Ausgangsmaterial —
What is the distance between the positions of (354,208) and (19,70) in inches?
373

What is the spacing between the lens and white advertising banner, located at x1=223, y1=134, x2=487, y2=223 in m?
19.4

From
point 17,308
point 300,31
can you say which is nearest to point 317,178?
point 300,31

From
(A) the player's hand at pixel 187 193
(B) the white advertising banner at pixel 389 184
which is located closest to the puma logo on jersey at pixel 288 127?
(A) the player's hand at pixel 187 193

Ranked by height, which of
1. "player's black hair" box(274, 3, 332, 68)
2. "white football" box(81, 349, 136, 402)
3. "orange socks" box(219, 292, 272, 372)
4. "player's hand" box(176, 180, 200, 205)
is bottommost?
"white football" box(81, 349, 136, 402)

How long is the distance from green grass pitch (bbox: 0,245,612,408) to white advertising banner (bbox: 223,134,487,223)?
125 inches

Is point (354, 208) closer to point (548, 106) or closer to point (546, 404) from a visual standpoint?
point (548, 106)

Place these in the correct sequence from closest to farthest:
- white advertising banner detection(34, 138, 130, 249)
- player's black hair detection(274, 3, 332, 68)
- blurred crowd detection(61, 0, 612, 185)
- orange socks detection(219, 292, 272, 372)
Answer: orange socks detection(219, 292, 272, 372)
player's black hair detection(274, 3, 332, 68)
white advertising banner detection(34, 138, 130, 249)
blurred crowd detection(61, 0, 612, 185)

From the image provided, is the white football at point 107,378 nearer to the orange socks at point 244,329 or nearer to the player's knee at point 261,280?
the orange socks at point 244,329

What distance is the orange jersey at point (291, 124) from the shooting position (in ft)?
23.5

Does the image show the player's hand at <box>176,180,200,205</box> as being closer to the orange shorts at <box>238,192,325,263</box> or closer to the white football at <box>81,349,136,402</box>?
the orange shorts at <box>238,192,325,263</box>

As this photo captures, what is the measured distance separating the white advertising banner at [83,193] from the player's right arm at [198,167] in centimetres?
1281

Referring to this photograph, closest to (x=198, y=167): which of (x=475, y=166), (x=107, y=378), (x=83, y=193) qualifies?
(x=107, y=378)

Aufgabenstellung —
Gib wortgetreu alle Zeilen wieder, von der Zeile mit „Does the image" bis einschließlich der letzten Zeile oben.

Lösung —
Does the image show the player's hand at <box>176,180,200,205</box> as being closer to the orange shorts at <box>238,192,325,263</box> or closer to the white football at <box>81,349,136,402</box>?
the orange shorts at <box>238,192,325,263</box>

As this photo captures, what is the measured distance separating the white advertising banner at [83,193] from the player's right arm at [198,167] in centimetres?
1281

Referring to this photograph, closest to (x=198, y=167): which of (x=475, y=166), (x=107, y=378), (x=83, y=193) qualifies?
(x=107, y=378)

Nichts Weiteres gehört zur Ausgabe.